Fighting Against the Epidemic of Antibiotics Overuse

One of the most challenging threats to the progress of medical science is the rise of antibiotic-resistant bacteria. According to a 2013 report by the Centers for Disease Control, antibiotic-resistant bacteria killed 23,0000 Americans, and sickened a staggering two million more. Only a few years ago, many of those deaths would have been prevented and illnesses cured with a standard course of antibiotics.

No longer. Antibiotics have been a wonder drug ever since they were introduced in the 1940s, but medical researchers have had to play an incessant game of catch up, developing ever-stronger antibiotics as strains of bacteria become resistant to existing medications. However, the formation of new antibiotic-resistant bacteria has begun to outpace science’s ability to create new countermeasures. The CDC has called the absence of stronger antibiotics in the pipeline a potential catastrophe.

Antibiotics are becoming dangerously impotent because they are terribly over-prescribed. The CDC estimates that approximately half of all antibiotics are prescribed unnecessarily. Antibiotics are taken for colds, sore throats and viral diseases — illnesses on which they have no positive effect. The unnecessary antibiotics then kill off good bacteria, leaving room for resistant bacteria to multiply and grow.

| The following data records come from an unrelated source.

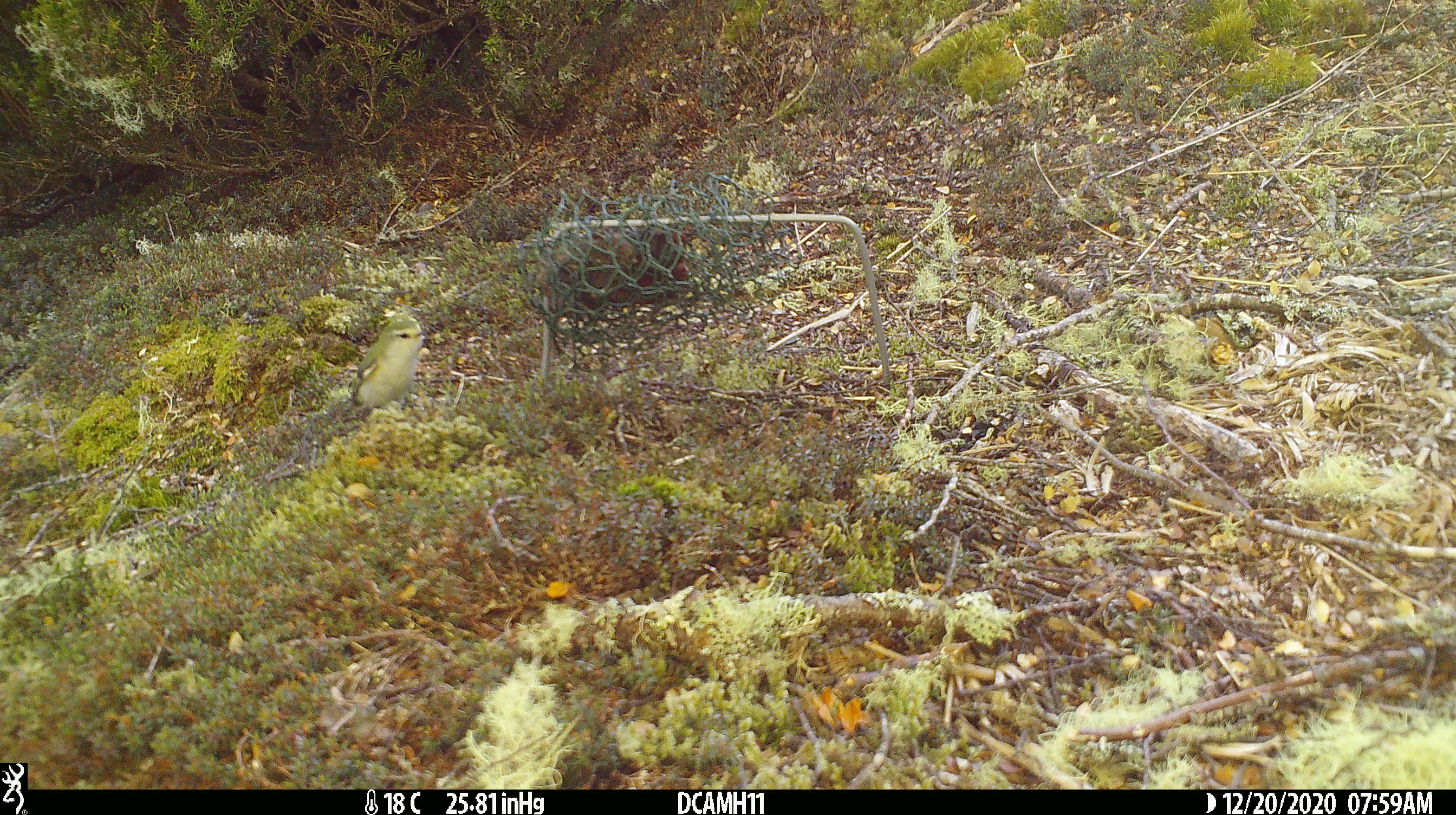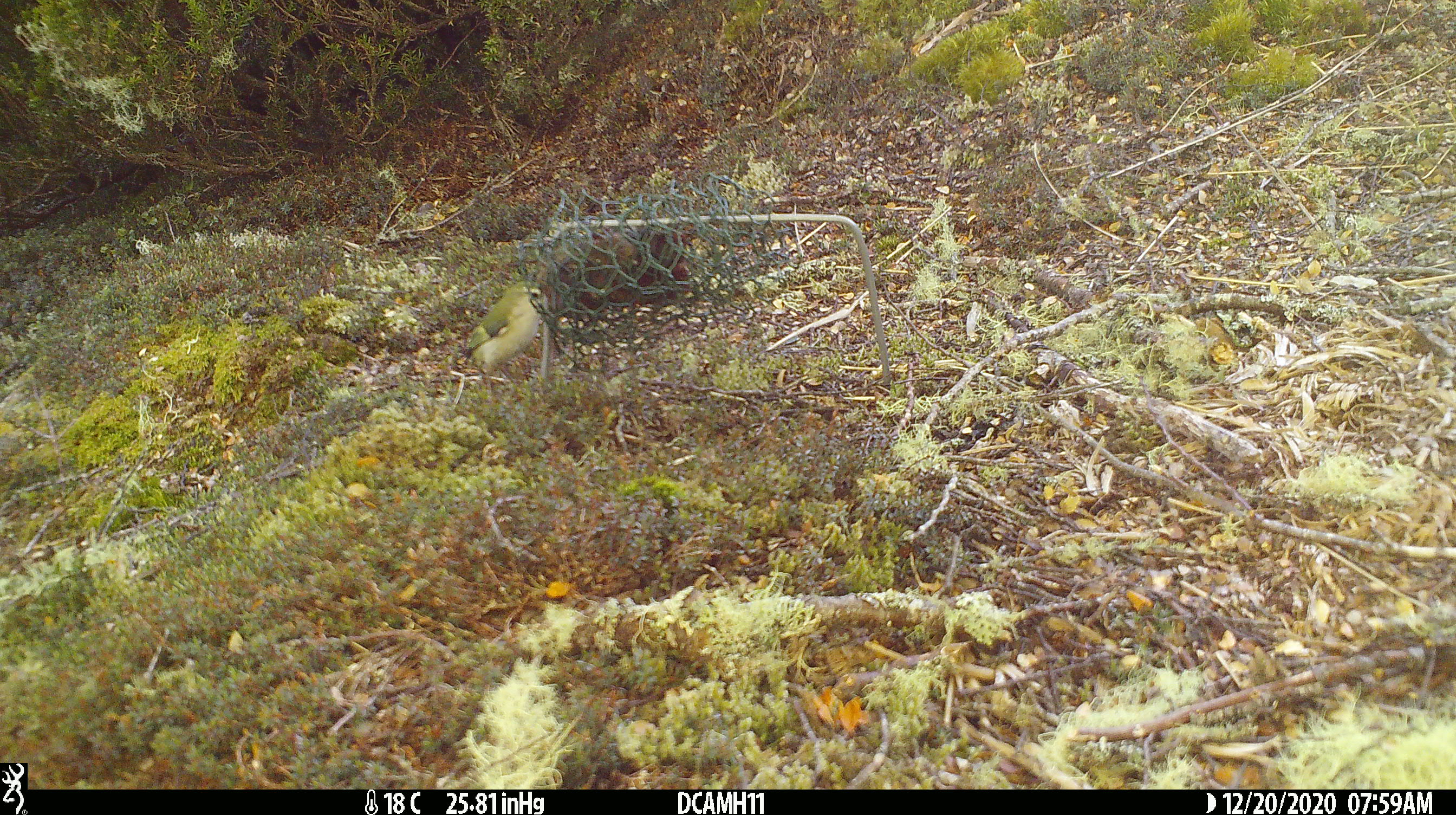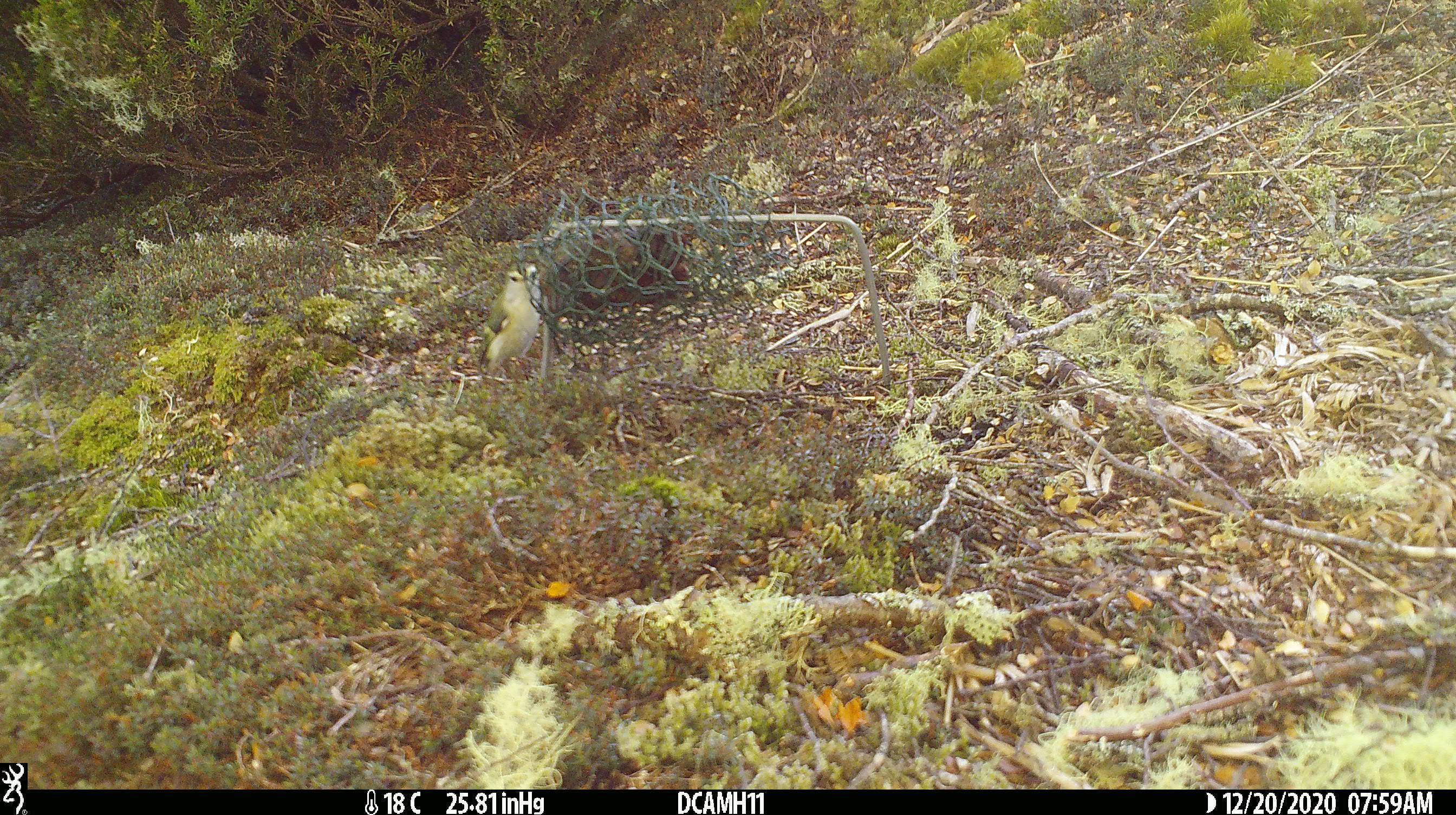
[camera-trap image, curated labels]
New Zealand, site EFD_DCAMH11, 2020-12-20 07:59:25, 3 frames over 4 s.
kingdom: Animalia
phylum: Chordata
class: Aves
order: Passeriformes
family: Acanthisittidae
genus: Acanthisitta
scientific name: Acanthisitta chloris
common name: rifleman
Rifleman (Acanthisitta chloris).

Another factor contributing to the rise of these bacteria is the enormous proliferation of antibiotic use in our meat and poultry supply. Farmers use antibiotics with wild abandon, mixing them into the animals’ feed to promote growth and fight disease. Besides the unknown risks such antibiotic use poses to humans, the widespread use of antibiotics in animals vastly increases the number of antibiotic-resistant strains of bacteria.

That’s why we support the FDA for recommending restrictions on the use of antibiotics for promoting growth in animals. Drug-makers are being asked to voluntarily label some of their products as only fit for humans. That will, in effect, make the use of antibiotics for animal-growth purposes illegal. Farmers will only be permitted to give animals antibiotics if they are prescribed by a veterinarian.

The FDA’s move is a good, long-overdue first step in stemming the overuse of antibiotics; however, more enforcement is necessary. First, the agency must give more teeth to clamping down on their use in food animals. Recommendations are not likely to go far in countering use in the face of the strong promotion of antibiotics from pharmaceutical companies. There’s a lot of money involved. More antibiotics — a full 80 percent of the total— are produced for animals than for humans.

Second, more education is needed to teach individuals that antibiotics are not some kind of magic elixir for every cough, flu or ear infection. Those who take antibiotics indiscriminately are not only harming themselves but also those around them, who can become infected with antibiotic-resistant bacteria.